▶ _Required action_
Copy each line in the data that includes the word "players".

▶ _Material shown_

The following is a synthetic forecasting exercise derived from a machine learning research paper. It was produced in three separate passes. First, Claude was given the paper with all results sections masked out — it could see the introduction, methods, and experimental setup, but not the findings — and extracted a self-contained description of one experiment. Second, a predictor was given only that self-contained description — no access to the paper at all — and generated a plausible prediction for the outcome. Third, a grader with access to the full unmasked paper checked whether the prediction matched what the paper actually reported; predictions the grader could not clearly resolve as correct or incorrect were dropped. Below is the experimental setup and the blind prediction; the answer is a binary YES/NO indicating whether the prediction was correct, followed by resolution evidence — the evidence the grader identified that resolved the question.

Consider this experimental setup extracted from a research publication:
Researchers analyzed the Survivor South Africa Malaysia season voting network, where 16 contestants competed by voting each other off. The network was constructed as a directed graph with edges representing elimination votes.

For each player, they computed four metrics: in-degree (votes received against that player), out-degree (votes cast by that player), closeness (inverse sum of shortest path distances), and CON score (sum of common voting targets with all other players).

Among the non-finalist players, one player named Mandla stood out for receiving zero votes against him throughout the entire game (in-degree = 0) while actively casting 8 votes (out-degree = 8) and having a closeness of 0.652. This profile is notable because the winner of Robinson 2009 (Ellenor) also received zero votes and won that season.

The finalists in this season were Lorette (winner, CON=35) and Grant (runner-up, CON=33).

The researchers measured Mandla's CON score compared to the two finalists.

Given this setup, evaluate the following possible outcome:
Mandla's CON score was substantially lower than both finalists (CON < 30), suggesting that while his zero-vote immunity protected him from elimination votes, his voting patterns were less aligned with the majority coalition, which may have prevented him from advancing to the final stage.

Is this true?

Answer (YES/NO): NO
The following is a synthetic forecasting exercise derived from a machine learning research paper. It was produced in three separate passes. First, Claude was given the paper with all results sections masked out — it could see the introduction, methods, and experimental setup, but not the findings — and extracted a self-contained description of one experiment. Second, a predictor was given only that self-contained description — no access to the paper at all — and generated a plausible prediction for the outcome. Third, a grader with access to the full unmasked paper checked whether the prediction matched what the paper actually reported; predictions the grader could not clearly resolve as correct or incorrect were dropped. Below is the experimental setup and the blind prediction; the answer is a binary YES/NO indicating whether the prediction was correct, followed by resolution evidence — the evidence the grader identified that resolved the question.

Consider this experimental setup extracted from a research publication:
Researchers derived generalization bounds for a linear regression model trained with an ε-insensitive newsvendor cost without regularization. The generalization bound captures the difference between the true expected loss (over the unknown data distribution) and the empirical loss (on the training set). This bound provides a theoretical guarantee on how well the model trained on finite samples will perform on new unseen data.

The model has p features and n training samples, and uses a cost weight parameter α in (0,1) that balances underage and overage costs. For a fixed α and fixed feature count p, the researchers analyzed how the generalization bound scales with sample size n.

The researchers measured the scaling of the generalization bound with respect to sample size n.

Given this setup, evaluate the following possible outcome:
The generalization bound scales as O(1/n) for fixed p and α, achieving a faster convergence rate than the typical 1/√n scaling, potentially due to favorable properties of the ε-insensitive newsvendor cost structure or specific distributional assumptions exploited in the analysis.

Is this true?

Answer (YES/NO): NO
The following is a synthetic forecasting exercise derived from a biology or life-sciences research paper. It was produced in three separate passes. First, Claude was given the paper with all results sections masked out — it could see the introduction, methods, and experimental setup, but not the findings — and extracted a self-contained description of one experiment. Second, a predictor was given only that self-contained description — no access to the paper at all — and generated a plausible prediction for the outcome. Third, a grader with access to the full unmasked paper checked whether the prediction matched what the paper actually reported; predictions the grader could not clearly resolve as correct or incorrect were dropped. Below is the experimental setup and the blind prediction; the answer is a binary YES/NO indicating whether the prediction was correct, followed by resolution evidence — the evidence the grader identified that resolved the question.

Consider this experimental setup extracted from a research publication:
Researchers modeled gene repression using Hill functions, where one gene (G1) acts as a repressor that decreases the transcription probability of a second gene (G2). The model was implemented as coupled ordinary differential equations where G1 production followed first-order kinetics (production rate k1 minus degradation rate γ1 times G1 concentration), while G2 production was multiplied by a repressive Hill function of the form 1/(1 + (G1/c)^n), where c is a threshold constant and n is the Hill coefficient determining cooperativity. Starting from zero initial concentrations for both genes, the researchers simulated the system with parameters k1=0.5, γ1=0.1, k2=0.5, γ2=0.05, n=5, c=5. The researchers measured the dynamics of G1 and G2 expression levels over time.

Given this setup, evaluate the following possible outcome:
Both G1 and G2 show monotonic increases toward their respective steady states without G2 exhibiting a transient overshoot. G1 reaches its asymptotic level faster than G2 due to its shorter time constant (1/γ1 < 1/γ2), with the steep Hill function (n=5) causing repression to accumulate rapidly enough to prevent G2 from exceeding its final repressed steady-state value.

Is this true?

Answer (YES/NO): NO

▶ _Written response_
For each player, they computed four metrics: in-degree (votes received against that player), out-degree (votes cast by that player), closeness (inverse sum of shortest path distances), and CON score (sum of common voting targets with all other players).
Among the non-finalist players, one player named Mandla stood out for receiving zero votes against him throughout the entire game (in-degree = 0) while actively casting 8 votes (out-degree = 8) and having a closeness of 0.652. This profile is notable because the winner of Robinson 2009 (Ellenor) also received zero votes and won that season.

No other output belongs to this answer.